Directions for this task —
Reproduce, character for character, the lines below from the first through the one with "Editor &amp; Owner, </b><br>". Leave pictures out.

[Saved entries]
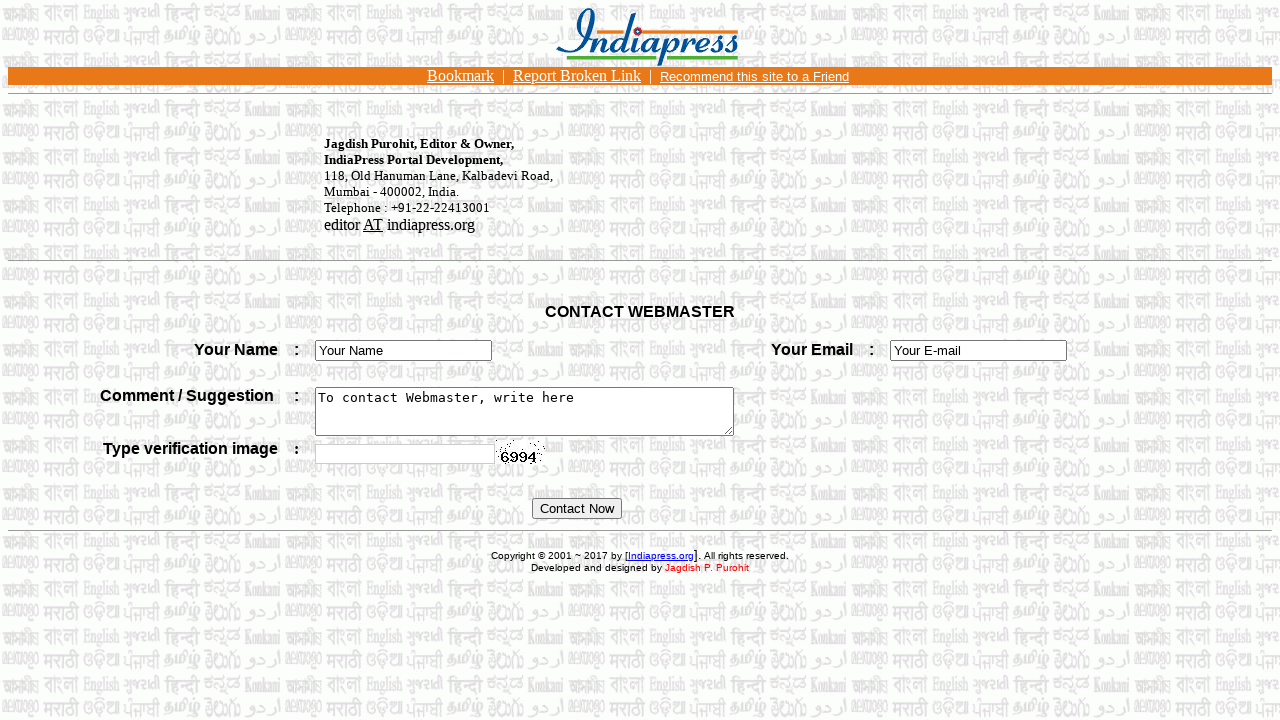

--- FILE ---
content_type: text/html
request_url: http://alwe.indiapress.org/gen/contact.htm
body_size: 5477
content:
<html>
<head>
<title>Report Broken Link</title>
</head>
<body background="../images/bgr2.gif">
<script language="JavaScript1.2">

var bookmarkurl="http://www.indiapress.org"
var bookmarktitle="_All Indian newspapers links - read free online news"

function addbookmark(){
if (document.all)
window.external.AddFavorite(bookmarkurl,bookmarktitle)
}
</script>
<div align="center">
  <center>
  <table border="0" cellpadding="0" cellspacing="0" width="100%" height="59">
    <tr>
      <td width="34%" height="59"><br>
      </td>
      <td width="33%" height="59">
        <p align="center"><font face="arial" size="2"><a href="http://www.indiapress.org">
		<img border="0" src="../images/ip3.gif" width="182" height="58" alt="Indiapress Logo"></a></font></td>
    </center>
    <td width="33%" height="59">
      <p align="right"><br>
      <br>
      </td>
  </tr>
  </table>
</div>
<div align="center">
  <table border="0" cellpadding="0" cellspacing="0" width="100%" bgcolor="#e87818">
    <tr>
      <td width="100%">
               <p align="center"><font color="#FFFFFF"><a href="javascript:addbookmark()" style="color: #FFFFFF">Bookmark</a></script>&nbsp;
        |&nbsp; <a href="broken.htm" style="color: #FFFFFF" target="_blank">Report
        Broken Link</a>&nbsp; |&nbsp; <font face="arial" size="2"><a href="refer.htm" style="color: #FFFFFF" target="_blank">Recommend
        this site to a Friend</a>&nbsp; </font></font></td>

    </tr>
  </table>
</div>
<hr size="1">
<table border="0" cellpadding="0" cellspacing="0" width="50%" align="center">
<tr>
	<td><br><p>
	<font face="verdana" size="2"><b>Jagdish Purohit, Editor &amp; Owner, </b><br>
	<b>IndiaPress Portal Development,</b><br>
	<!-- <b>Adarsh Mumbai News and Feature Agency, </b><br> -->
	118, Old Hanuman Lane, Kalbadevi Road,<br>
	Mumbai - 400002, India. <br>
	Telephone : +91-22-22413001</font><br>
	editor <u>AT</u> indiapress.org</p>
</td>
</tr>
</table>
<br><hr size="1"><br>
<p align="center"><font face="ARIAL" size="3"><b>CONTACT WEBMASTER</b></font></p>

<table border="0" width="90%">  
<form method="Post" action="contact.php">
   <tr>
		<td width="17%" align="right"><font face="ARIAL" size="3"><b>Your Name</b></font></td>
		<td width="2%" align="center"><font face="arial" size="3"><b>:</b></font></td>
		<td width="17%"><input Name="name" value="Your Name" Size="20"></td>
		<td width="17%" align="right"><font face="ARIAL" size="3"><b>Your Email</b></font></td>
		<td width="2%" align="center"><font face="arial" size="3"><b>:</b></font></td>
		<td width="16%"><input Name="from_email_address" value="Your E-mail" Size="20"></td></tr> 

   <tr>
		<td width="17%" align="right"><font face="arial" size="3" color="#ffffff"><b>.</b></font></td>
		<td width="2%" align="center"></td><td width="52%" colspan="4"></td>
   </tr> 

   <tr>
		<td width="17%" align="right" valign="top"><font face="ARIAL" size="3"><b>Comment / Suggestion&nbsp;</b></font></td>
		<td width="2%" align="center" valign="top"><font face="ARIAL" size="3"><b>:</b></font></td>
		<td width="52%" colspan="4"><textarea rows="3" name="link" cols="50">To contact Webmaster, write here</textarea></td>
   </tr> 

   <tr>
		<td align="right" valign="top"><font face="ARIAL" size="3"><b>Type verification image</b></font><br /><br /><br /></td>
		<td align="center" valign="top"><strong>:</strong></td>
		<td colspan="4" valign="top">
			<input name="verif_box" type="text" id="verif_box" style="padding:2px; border:1px solid #CCCCCC; width:180px; height:20px;font-family:Verdana, Arial, Helvetica, sans-serif; font-size:11px;"/><img src="verificationimage.php?<?php echo rand(0,9999);?>" alt="verification image, type it in the box" width="50" height="24" align="absbottom" /></td>
   </tr> 
        
   </tr> 
		<td colspan="6"><font face="arial" size="3"><p align="center">
			<input type="SUBMIT" Value="Contact Now"></font>
</form>
</table>

<!-- Bottom Table Begins -->
<hr size="1">
<p align="center">
	<font size="1" face="Arial"><font color="#000000">Copyright � 2001 ~ 2017 by [</font><a href="http://www.indiapress.org"><font face="Arial" size="1" color="#0000FF">Indiapress.org</font></a><font face="arial" size="2" color="#000000">].</font></font><font face="arial" color="#000000" size="1"> All rights reserved.</font><font size="1" face="Arial">
	<br>Developed and designed by<font color="#FF0000"> Jagdish P. Purohit</font></font></p>

<!-- Begin Google Analytics Tag -->
<script>
  (function(i,s,o,g,r,a,m){i['GoogleAnalyticsObject']=r;i[r]=i[r]||function(){
  (i[r].q=i[r].q||[]).push(arguments)},i[r].l=1*new Date();a=s.createElement(o),
  m=s.getElementsByTagName(o)[0];a.async=1;a.src=g;m.parentNode.insertBefore(a,m)
  })(window,document,'script','//www.google-analytics.com/analytics.js','ga');

  ga('create', 'UA-104947-2', 'auto');
  ga('send', 'pageview');

</script>
<!-- End Google Analytics Tag -->

<!-- Begin comScore Tag -->
<script>
  var _comscore = _comscore || [];
  _comscore.push({ c1: "2", c2: "18904020" });
  (function() {
    var s = document.createElement("script"), el = document.getElementsByTagName("script")[0]; s.async = true;
    s.src = (document.location.protocol == "https:" ? "https://sb" : "http://b") + ".scorecardresearch.com/beacon.js";
    el.parentNode.insertBefore(s, el);
  })();
</script>
<noscript>
  <img src="http://b.scorecardresearch.com/p?c1=2&c2=18904020&cv=2.0&cj=1" />
</noscript>
<!-- End comScore Tag -->
<!-- Bottom Table Ends -->
</body>
</html>



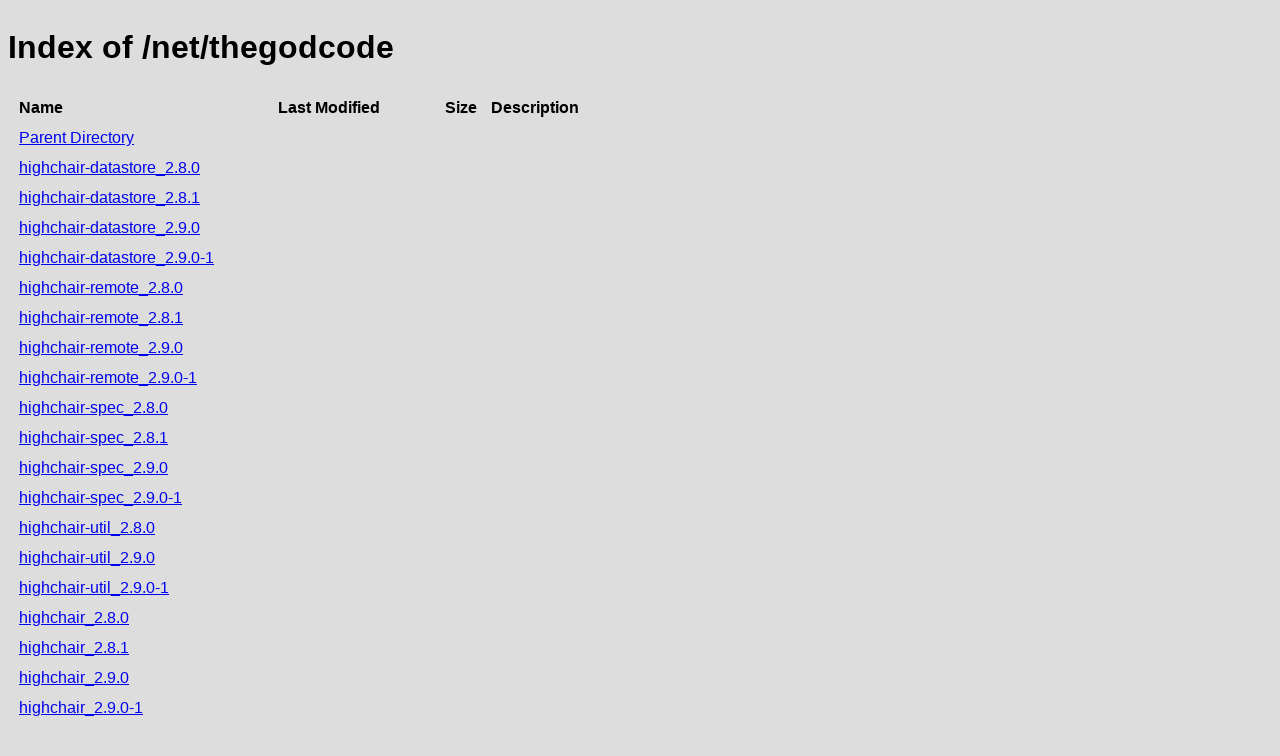

--- FILE ---
content_type: text/html;charset=utf-8
request_url: https://repository.jboss.org/nexus/service/rest/repository/browse/developer/net/thegodcode/
body_size: 522
content:

<!DOCTYPE html>
<html lang="en">
<head>
    <title>Index of /net/thegodcode</title>
    <meta http-equiv="Content-Type" content="text/html; charset=UTF-8"/>


    <link rel="icon" type="image/png" href="../../../../../../../static/rapture/resources/safari-favicon-32x32.png?3.77.2-02" sizes="32x32">
    <link rel="mask-icon" href="../../../../../../../static/rapture/resources/favicon-white.svg?3.77.2-02" color="#00bb6c">
    <link rel="icon" type="image/png" href="../../../../../../../static/rapture/resources/favicon.svg?3.77.2-02" sizes="16x16">

    <link rel="stylesheet" type="text/css" href="../../../../../../../static/css/nexus-content.css?3.77.2-02"/>
</head>
<body class="htmlIndex">
<h1>Index of /net/thegodcode</h1>


<table cellspacing="10">
    <tr>
        <th align="left">Name</th>
        <th>Last Modified</th>
        <th>Size</th>
        <th>Description</th>
    </tr>
        <tr>
            <td><a href="../">Parent Directory</a></td>
        </tr>
        <tr>
            <td><a href="highchair-datastore_2.8.0/">highchair-datastore_2.8.0</a></td>
            <td>
                    &nbsp;
            </td>
            <td align="right">
                    &nbsp;
            </td>
            <td></td>
        </tr>
        <tr>
            <td><a href="highchair-datastore_2.8.1/">highchair-datastore_2.8.1</a></td>
            <td>
                    &nbsp;
            </td>
            <td align="right">
                    &nbsp;
            </td>
            <td></td>
        </tr>
        <tr>
            <td><a href="highchair-datastore_2.9.0/">highchair-datastore_2.9.0</a></td>
            <td>
                    &nbsp;
            </td>
            <td align="right">
                    &nbsp;
            </td>
            <td></td>
        </tr>
        <tr>
            <td><a href="highchair-datastore_2.9.0-1/">highchair-datastore_2.9.0-1</a></td>
            <td>
                    &nbsp;
            </td>
            <td align="right">
                    &nbsp;
            </td>
            <td></td>
        </tr>
        <tr>
            <td><a href="highchair-remote_2.8.0/">highchair-remote_2.8.0</a></td>
            <td>
                    &nbsp;
            </td>
            <td align="right">
                    &nbsp;
            </td>
            <td></td>
        </tr>
        <tr>
            <td><a href="highchair-remote_2.8.1/">highchair-remote_2.8.1</a></td>
            <td>
                    &nbsp;
            </td>
            <td align="right">
                    &nbsp;
            </td>
            <td></td>
        </tr>
        <tr>
            <td><a href="highchair-remote_2.9.0/">highchair-remote_2.9.0</a></td>
            <td>
                    &nbsp;
            </td>
            <td align="right">
                    &nbsp;
            </td>
            <td></td>
        </tr>
        <tr>
            <td><a href="highchair-remote_2.9.0-1/">highchair-remote_2.9.0-1</a></td>
            <td>
                    &nbsp;
            </td>
            <td align="right">
                    &nbsp;
            </td>
            <td></td>
        </tr>
        <tr>
            <td><a href="highchair-spec_2.8.0/">highchair-spec_2.8.0</a></td>
            <td>
                    &nbsp;
            </td>
            <td align="right">
                    &nbsp;
            </td>
            <td></td>
        </tr>
        <tr>
            <td><a href="highchair-spec_2.8.1/">highchair-spec_2.8.1</a></td>
            <td>
                    &nbsp;
            </td>
            <td align="right">
                    &nbsp;
            </td>
            <td></td>
        </tr>
        <tr>
            <td><a href="highchair-spec_2.9.0/">highchair-spec_2.9.0</a></td>
            <td>
                    &nbsp;
            </td>
            <td align="right">
                    &nbsp;
            </td>
            <td></td>
        </tr>
        <tr>
            <td><a href="highchair-spec_2.9.0-1/">highchair-spec_2.9.0-1</a></td>
            <td>
                    &nbsp;
            </td>
            <td align="right">
                    &nbsp;
            </td>
            <td></td>
        </tr>
        <tr>
            <td><a href="highchair-util_2.8.0/">highchair-util_2.8.0</a></td>
            <td>
                    &nbsp;
            </td>
            <td align="right">
                    &nbsp;
            </td>
            <td></td>
        </tr>
        <tr>
            <td><a href="highchair-util_2.9.0/">highchair-util_2.9.0</a></td>
            <td>
                    &nbsp;
            </td>
            <td align="right">
                    &nbsp;
            </td>
            <td></td>
        </tr>
        <tr>
            <td><a href="highchair-util_2.9.0-1/">highchair-util_2.9.0-1</a></td>
            <td>
                    &nbsp;
            </td>
            <td align="right">
                    &nbsp;
            </td>
            <td></td>
        </tr>
        <tr>
            <td><a href="highchair_2.8.0/">highchair_2.8.0</a></td>
            <td>
                    &nbsp;
            </td>
            <td align="right">
                    &nbsp;
            </td>
            <td></td>
        </tr>
        <tr>
            <td><a href="highchair_2.8.1/">highchair_2.8.1</a></td>
            <td>
                    &nbsp;
            </td>
            <td align="right">
                    &nbsp;
            </td>
            <td></td>
        </tr>
        <tr>
            <td><a href="highchair_2.9.0/">highchair_2.9.0</a></td>
            <td>
                    &nbsp;
            </td>
            <td align="right">
                    &nbsp;
            </td>
            <td></td>
        </tr>
        <tr>
            <td><a href="highchair_2.9.0-1/">highchair_2.9.0-1</a></td>
            <td>
                    &nbsp;
            </td>
            <td align="right">
                    &nbsp;
            </td>
            <td></td>
        </tr>
        <tr>
            <td><a href="https://repository.jboss.org/nexus/repository/developer/net/thegodcode/highchair-util_2.8.1">highchair-util_2.8.1</a></td>
            <td>
                    Wed Jan 07 08:40:52 Z 2026
            </td>
            <td align="right">
                    1091
            </td>
            <td></td>
        </tr>
</table>
</body>
</html>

Answer area —
--- FILE ---
content_type: text/html
request_url: http://alwe.indiapress.org/gen/contact.htm
body_size: 5477
content:
<html>
<head>
<title>Report Broken Link</title>
</head>
<body background="../images/bgr2.gif">
<script language="JavaScript1.2">

var bookmarkurl="http://www.indiapress.org"
var bookmarktitle="_All Indian newspapers links - read free online news"

function addbookmark(){
if (document.all)
window.external.AddFavorite(bookmarkurl,bookmarktitle)
}
</script>
<div align="center">
  <center>
  <table border="0" cellpadding="0" cellspacing="0" width="100%" height="59">
    <tr>
      <td width="34%" height="59"><br>
      </td>
      <td width="33%" height="59">
        <p align="center"><font face="arial" size="2"><a href="http://www.indiapress.org">
		<img border="0" src="../images/ip3.gif" width="182" height="58" alt="Indiapress Logo"></a></font></td>
    </center>
    <td width="33%" height="59">
      <p align="right"><br>
      <br>
      </td>
  </tr>
  </table>
</div>
<div align="center">
  <table border="0" cellpadding="0" cellspacing="0" width="100%" bgcolor="#e87818">
    <tr>
      <td width="100%">
               <p align="center"><font color="#FFFFFF"><a href="javascript:addbookmark()" style="color: #FFFFFF">Bookmark</a></script>&nbsp;
        |&nbsp; <a href="broken.htm" style="color: #FFFFFF" target="_blank">Report
        Broken Link</a>&nbsp; |&nbsp; <font face="arial" size="2"><a href="refer.htm" style="color: #FFFFFF" target="_blank">Recommend
        this site to a Friend</a>&nbsp; </font></font></td>

    </tr>
  </table>
</div>
<hr size="1">
<table border="0" cellpadding="0" cellspacing="0" width="50%" align="center">
<tr>
	<td><br><p>
	<font face="verdana" size="2"><b>Jagdish Purohit, Editor &amp; Owner, </b><br>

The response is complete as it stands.